Editorial
Extinction is nowhere and everywhere at the same time, as it becomes a part of our doomcore era.
Extinction is real, even if it needs to make itself happen. Some cognitive infrastructures don’t have the capacity to price extinction in their models, while others empty its meaning by making it yet another political concept.
Extinction has its own “temporal in-between, the smallest memory buffers and signal delays”.[1] Similarly to the eternal drift between capitalism and its models, it has the capacity for both self-affirmation and self-transformation.
Extinction is virtual and not actual, i.e. something that has to remain in the state of an open secret. Its potentiality is a thing of disputation, a paraconsistent fact oscillating between truth and falsity.
Extinction is an elusive concept. It has the kind of generality and all-encompassiveness that doesn’t really help us understand (or confront) it. For some, extinction has already happened, as time has ended in the heat death of the universe.
Extinction is a plural and not a singular phenomenon, so there will never be one true (or complete) extinction. Rather, extinction becomes a criterion for what we are prepared to let go extinct or what kind of extinction we are preparing for; what kind of path-dependency we are making a reality of.
Extinction leads to further materialisation of thought and our conceptual scaffoldings. It’s the new king of the outside that showcases why the distinction between a map and the territory is a thing of the past. Extinction is the meta-narrative we are after, but it never tells us what to make of it or what to do next.
Extinction and its adversaries strive for implementation by engaging in an unending battle between mind and matter, energy and information—a game of encoding and its repeated randomisation (i.e. dissipation).
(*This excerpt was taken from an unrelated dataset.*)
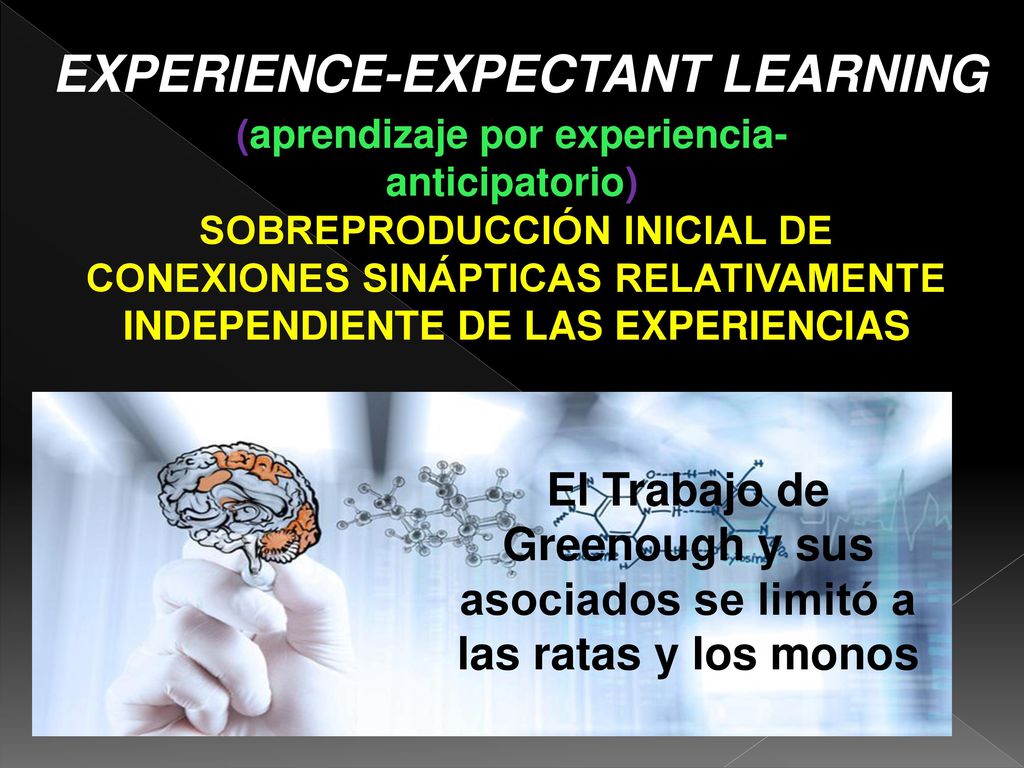 EXPERIENCE-EXPECTANT LEARNING

(aprendizaje por experiencia-anticipatorio)

SOBREPRODUCCIÓN INICIAL DE CONEXIONES SINÁPTICAS RELATIVAMENTE INDEPENDIENTE DE LAS EXPERIENCIAS

El Trabajo de Greenough y sus asociados se limitó a las ratas y los monos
Fighting extinction is a process where pattern has to become matter or “where pattern and matter [finally] meet”.[2]
Extinction is itself a form of computation that takes place as humanity is computing and embedding itself in a perpetual rush. It laughs in the face of universal limitations, at the fact that Turing machines are not primarily mathematical (or computational) but physical limits,[3] and/or at such attempts at an exodus from definite end(s).
Extinction is a form of a race to the end, an arms race that cannot find its Nash’s equilibrium. Prolonging extinction means producing an artificial world where time has not ended; where computation hasn’t halted yet. A cut in time by making our thoughts compute a time to come.
Extinction is, simply, time immanentisation at the precise moment when humanity learns to become a chronopoietic machine. Extinction is an end of transcendent time, since time now literally counts. “Can what is playing you make it to Level 2?”[4]
Extinction and its models are a form of time manipulation where the future is destined to come and bite us from behind. Since extinction is a future phenomenon, our models can only be (and come) from the future, thus leaving us in a state of nervous reality testing (with world simulations of varying quality).
Extinction amounts to the primacy of the future upon the present and the past, and is thus not simply a physical fact (or a limit), but a speculative chance for a new reality to happen. Extinction is nothing more than experimentation with time, a new kind of reality cone destined to happen (or go under the radar for aeons to come).
Extinction makes it possible to think about (possible) futures as objects for further reflection and operationalisation. It reverses the primacy of explicit reasoning and what these models are saying in favour of implicit (meta-logical) considerations;[5]
what actually counts, then, is the toolbox of our models. Extinction is, fundamentally, a problem to be solved and that has to be solved at different levels, not least in the deep time of our posthuman horizons.